Early forms of tDCS were investigated in the 1960s and 1970s. They emerged from animal work that had shown the DC polarisation of the exposed cortex in animals could increase or decrease the ongoing activity that could be recorded (Bindman et al., 1962). In addition, it had been found that several minutes of polarisation could lead to lasting effects on excitability, with discharge rates being increased or decreased for hours or more following 10-min polarisation. In human brain, tDCS involves passing a 1- to 2-mA constant current between electrodes secured to the scalp. Conventionally, the current flows from the positive electrode (anode) to the negative electrode (cathode). If the cortical surface was smooth (lissencephalic, that is, without sulci), then neurones, such as pyramidal neurones, that are oriented perpendicularly to the scalp surface would be depolarised at their cell bodies if they were located under the surface anode. This might make them slightly easier to discharge by any ongoing synaptic inputs (explaining the increase in discharge seen in the animal experiments), and conversely reducing excitability of neurones under the cathode. However, the real situation is likely to be much more complex, and modelling the effects of tDCS on a folded cortex is currently under development.

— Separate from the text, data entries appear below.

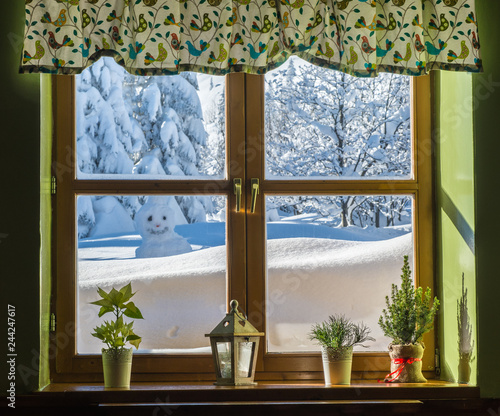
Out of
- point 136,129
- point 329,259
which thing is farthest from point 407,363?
point 136,129

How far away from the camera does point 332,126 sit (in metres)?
2.94

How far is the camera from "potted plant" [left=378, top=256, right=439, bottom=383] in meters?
2.71

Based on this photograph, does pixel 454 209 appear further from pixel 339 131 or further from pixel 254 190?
pixel 254 190

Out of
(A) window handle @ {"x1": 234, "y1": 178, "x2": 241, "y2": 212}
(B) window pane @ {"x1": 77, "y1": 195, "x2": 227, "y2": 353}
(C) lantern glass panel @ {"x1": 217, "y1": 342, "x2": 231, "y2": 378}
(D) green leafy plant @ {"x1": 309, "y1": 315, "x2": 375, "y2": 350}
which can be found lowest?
(C) lantern glass panel @ {"x1": 217, "y1": 342, "x2": 231, "y2": 378}

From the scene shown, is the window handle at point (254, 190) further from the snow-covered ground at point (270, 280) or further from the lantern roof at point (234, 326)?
the lantern roof at point (234, 326)

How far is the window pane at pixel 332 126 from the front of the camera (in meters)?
2.92

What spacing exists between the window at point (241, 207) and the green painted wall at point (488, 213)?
0.27 meters

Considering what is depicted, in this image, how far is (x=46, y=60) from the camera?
262 cm

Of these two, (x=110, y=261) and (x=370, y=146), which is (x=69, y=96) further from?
(x=370, y=146)

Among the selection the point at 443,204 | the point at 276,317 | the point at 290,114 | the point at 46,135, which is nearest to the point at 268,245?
the point at 276,317

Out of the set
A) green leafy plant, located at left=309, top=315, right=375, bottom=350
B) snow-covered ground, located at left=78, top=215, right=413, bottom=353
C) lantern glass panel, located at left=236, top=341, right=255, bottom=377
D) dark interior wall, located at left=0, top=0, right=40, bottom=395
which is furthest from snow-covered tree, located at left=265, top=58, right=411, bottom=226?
dark interior wall, located at left=0, top=0, right=40, bottom=395

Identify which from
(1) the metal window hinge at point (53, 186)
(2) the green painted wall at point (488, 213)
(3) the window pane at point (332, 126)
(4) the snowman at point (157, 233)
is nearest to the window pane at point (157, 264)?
(4) the snowman at point (157, 233)

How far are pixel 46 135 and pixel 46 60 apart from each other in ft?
0.97

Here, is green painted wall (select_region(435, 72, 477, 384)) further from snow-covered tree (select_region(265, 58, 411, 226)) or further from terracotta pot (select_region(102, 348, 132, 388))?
terracotta pot (select_region(102, 348, 132, 388))
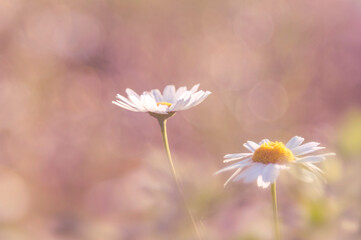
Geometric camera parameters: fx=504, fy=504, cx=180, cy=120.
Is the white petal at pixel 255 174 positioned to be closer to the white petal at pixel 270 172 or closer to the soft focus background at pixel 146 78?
the white petal at pixel 270 172

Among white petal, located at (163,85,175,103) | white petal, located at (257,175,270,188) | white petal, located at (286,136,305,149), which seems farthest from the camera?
white petal, located at (163,85,175,103)

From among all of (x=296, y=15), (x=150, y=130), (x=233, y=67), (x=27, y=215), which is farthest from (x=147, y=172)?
(x=296, y=15)

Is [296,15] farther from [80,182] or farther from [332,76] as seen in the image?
[80,182]

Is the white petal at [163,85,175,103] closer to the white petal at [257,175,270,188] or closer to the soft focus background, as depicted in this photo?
the white petal at [257,175,270,188]

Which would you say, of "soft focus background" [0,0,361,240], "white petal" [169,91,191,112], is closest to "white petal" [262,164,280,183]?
"white petal" [169,91,191,112]

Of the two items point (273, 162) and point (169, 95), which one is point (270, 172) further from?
point (169, 95)

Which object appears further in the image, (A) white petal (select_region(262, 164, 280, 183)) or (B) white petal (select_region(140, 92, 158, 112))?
(B) white petal (select_region(140, 92, 158, 112))

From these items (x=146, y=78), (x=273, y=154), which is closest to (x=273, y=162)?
(x=273, y=154)

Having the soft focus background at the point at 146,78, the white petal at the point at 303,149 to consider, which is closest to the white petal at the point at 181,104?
the white petal at the point at 303,149

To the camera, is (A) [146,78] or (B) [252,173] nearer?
(B) [252,173]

TMS and tDCS: the story so far

TMS and tDCS are remarkable tools that greatly expand our ability to interact with processing in the central human nervous system. Not only can we view in great detail (magnetic resonance imaging (MRI), electroencephalography (EEG), etc.) the anatomy and activity in the brain, we can now stimulate neurones in brain circuits and directly affect ongoing activity. Some of the common uses are described below.

TMS and connectivity

When the motor cortex is stimulated, we can observe a contraction of contralateral muscles. We can, therefore, test the connection between cortex and muscle, for example, for its conduction velocity or its excitability. The existence of a connection is a confirmation of an anatomical pathway, whereas the properties of the connection can give us information about how well the pathway operates. For example, in multiple sclerosis, the pathway from cortex to muscle is much slower than normal because of central demyelination (Hess et al., 1986). The concept can be expanded to connections between areas of cortex. For example, there are connections from motor cortex to other parts of the brain as well as to muscles. These other connections can be observed with other techniques such as functional magnetic resonance imaging (fMRI) (TMS-fMRI) or EEG (TMS-EEG). Thus, TMS of motor cortex can be seen to activate connections to basal ganglia, thalamus, cerebellum and many other areas (Bestmann et al., 2004). In fact, the excitability of a particular connection depends on its excitability at the time the TMS is given. This means that if a pathway between (e.g. frontal eye fields and visual cortex) is active in a task, then the strength of the connection appears to increase when tested with TMS (Ruff et al., 2006). Connectivity also changes with levels of consciousness: stimulation of a cortical area usually is followed by spread of activity to very many distant cortical areas in alert volunteers, but is much reduced in sleep or in disorders of consciousness (Massimini et al., 2009). Indeed, it has been suggested that quantifying the complexity of spread of neural activity could be an objective marker of brain state in the unconscious patient (Ragazzoni et al., 2013). Finally, some relatively direct connections are known to employ particular neurotransmitters, such as GABA, and these are regularly used to measure excitability of GABAergic connections in brain (Kujirai et al., 1993; Ziemann et al., 2015).

TMS and ‘virtual lesions’

Although TMS produces action potential in neurones, it will also disrupt any ongoing patterns of activity that were present before the stimulus (Walsh and Cowey, 2000). The outcome is that if an area is actively contributing to a behaviour when TMS is applied, then the behaviour is disturbed. For example, if a visual stimulus is briefly presented on a screen for 1–2 ms, then the primary visual cortex actively processes that data 60+ ms later (Maccabee et al., 1991). If a TMS pulse is applied at around that time, perception of the stimulus is reduced and participants may be unable to see the stimulus even though it is clear to other people in the room. This effect is sometimes termed a ‘virtual lesion’ and has been used extensively in cognitive neuroscience to test whether activity in an area is necessary for task performance. A classic study asked whether activity that could be seen in visual cortex with fMRI when congenitally blind people read Braille letters was helping them perform the task, even though no visual input was being processed (Cohen et al., 1997). They found that TMS to the visual areas disrupted blind Braille reading even though it had no effect on sighted volunteers who read embossed Roman letters. The conclusion was that the visual cortex activity was somehow contributing to the ability of these blind people to read Braille.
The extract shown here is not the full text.